● **RECORDS FOR THIS TASK**
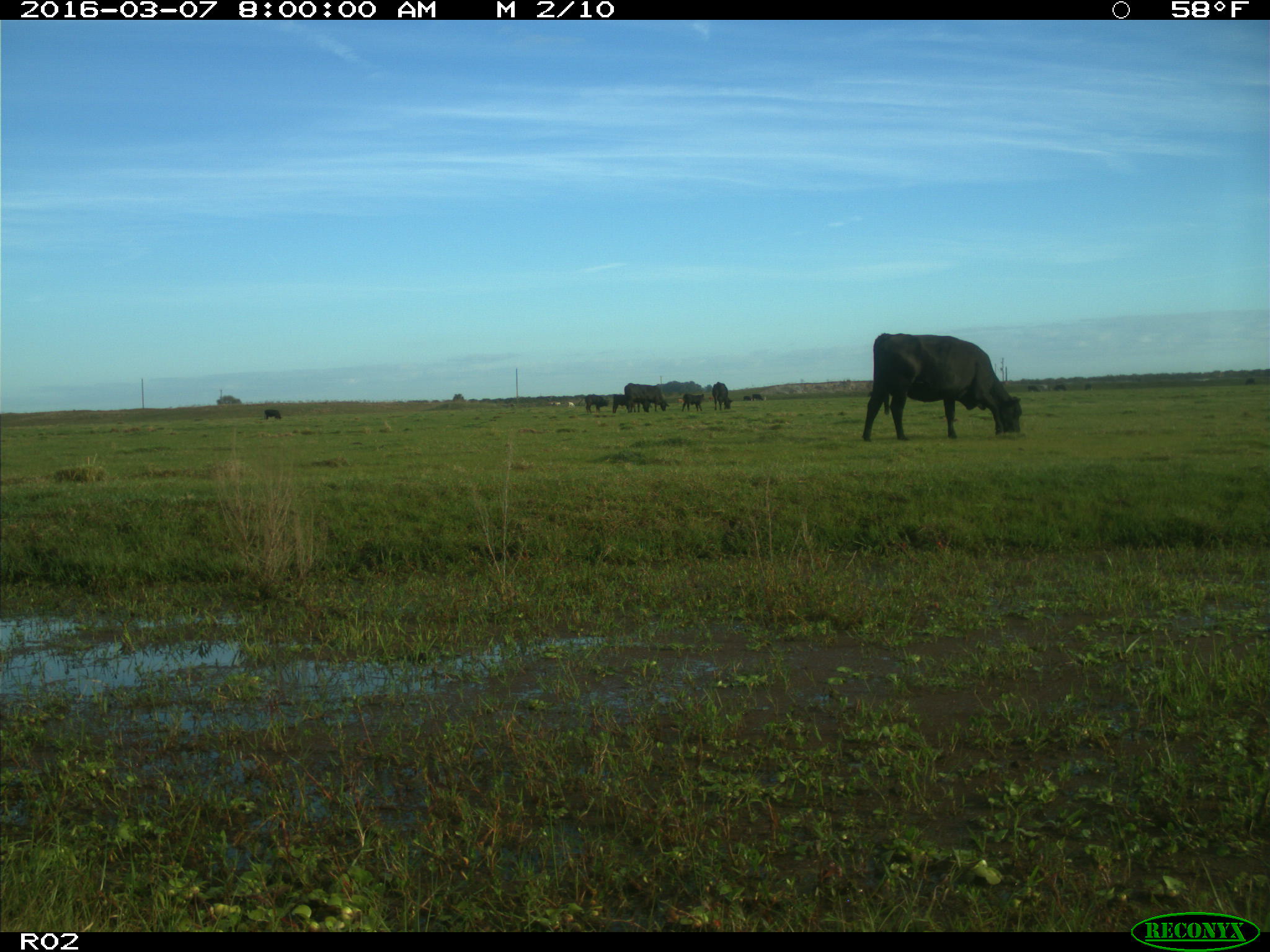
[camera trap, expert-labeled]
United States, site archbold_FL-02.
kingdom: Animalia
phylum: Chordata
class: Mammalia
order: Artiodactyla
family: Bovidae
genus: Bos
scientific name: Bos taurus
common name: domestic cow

● **PROMPT**
From the line containing "phylum: Chordata" through the end of the material, print each line exactly as it appears.

● **REPLY TO THE EXERCISE**
phylum: Chordata
class: Mammalia
order: Artiodactyla
family: Bovidae
genus: Bos
scientific name: Bos taurus
common name: domestic cow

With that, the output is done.